Tags: cme | margin | rules | futures

CME Gets 90-Day Extension to Implement Higher Margin Rules

Friday, 04 May 2012 02:38 PM

CME Group Inc., the world’s largest futures exchange, requested and received a 90-day extension for implementing margin changes for members announced May 2.

The rule will be enforced on Aug. 5, the company said in a statement Thursday. The exchange trades derivatives in everything from energy, agriculture and metals to interest rates, foreign exchange and equity indexes.

Members will be treated as speculators for outright positions, paying a higher margin, as a result of the change which was to take effect May 7, according to CME. Members are currently treated as hedgers rather than speculators even if they are entering into a speculative position.

“CME Clearing will work with the Commodity Futures Trading Commission to address member-customer concerns,” it said, without specifying them.

President Barack Obama last month urged Congress to bolster federal supervision of oil markets, including bigger penalties for market manipulation and greater power for regulators to increase the amount of money traders must put up to back their bets. Regulators are seeking to limit speculation in commodities and ban so-called proprietary trading at banks.

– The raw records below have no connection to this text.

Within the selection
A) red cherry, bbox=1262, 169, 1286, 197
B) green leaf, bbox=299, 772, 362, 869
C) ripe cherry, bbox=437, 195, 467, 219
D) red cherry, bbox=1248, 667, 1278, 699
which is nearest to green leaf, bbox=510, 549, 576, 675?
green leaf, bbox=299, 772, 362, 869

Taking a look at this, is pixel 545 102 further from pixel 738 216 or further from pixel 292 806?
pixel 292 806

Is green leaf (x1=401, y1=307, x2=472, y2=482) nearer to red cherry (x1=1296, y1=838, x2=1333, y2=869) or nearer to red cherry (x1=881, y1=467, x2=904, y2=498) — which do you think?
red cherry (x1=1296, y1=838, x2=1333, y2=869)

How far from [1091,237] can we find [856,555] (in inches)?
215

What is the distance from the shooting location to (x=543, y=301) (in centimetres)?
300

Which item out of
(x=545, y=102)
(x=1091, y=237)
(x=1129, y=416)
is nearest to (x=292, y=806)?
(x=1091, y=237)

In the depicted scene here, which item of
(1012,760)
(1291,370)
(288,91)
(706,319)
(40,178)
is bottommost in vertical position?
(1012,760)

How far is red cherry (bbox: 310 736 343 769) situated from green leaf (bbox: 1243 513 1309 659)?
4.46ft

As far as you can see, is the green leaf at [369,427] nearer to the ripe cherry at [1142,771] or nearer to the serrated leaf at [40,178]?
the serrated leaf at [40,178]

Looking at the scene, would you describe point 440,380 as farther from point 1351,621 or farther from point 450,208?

The change in performance-bond requirements was in response to a rule adopted last year by the CFTC targeting all speculative trading accounts that are regulated as futures or swaps, the Chicago-based exchange said.

Customer Collateral

Commodity regulators are seeking to provide clearing houses with a cushion of available customer collateral to reduce risks in derivatives. Exchanges traditionally draw a distinction between hedging and non-hedging positions when they set margin requirements for customers, according to the CFTC.

About 40 percent of CME’s first-quarter revenue was generated by financial contracts and 40 percent came from commodities, the company said last month. The largest financial contracts by revenue were interest rates at 21 percent, with equities at 13 percent. Energy contracts were the largest among commodities at 24 percent, with agricultural at 11 percent.

The CFTC approved regulations last year that would cap the number of contracts a derivatives trader can have. European regulators are also seeking limits on derivatives after French President Nicolas Sarkozy demanded steps to curb speculation, which he blames for driving up world food prices.

“If large trading houses have long positions, they may pare some of those positions to meet these margin requirements, and that would drop the prices,” according to Rich Ilczyszyn, chief market strategist and founder of Iitrader.com in Chicago.

Crude-oil futures for June added 0.2 percent to $102.70 a barrel on the CME’s New York Mercantile Exchange Friday.

Because the rule affects only exchange members, “the impact on the market is relatively minimal,” said Kyle Cooper, the director of commodities research at IAF Advisors in Houston. “Members trade, but they are still small in relation to the whole market.”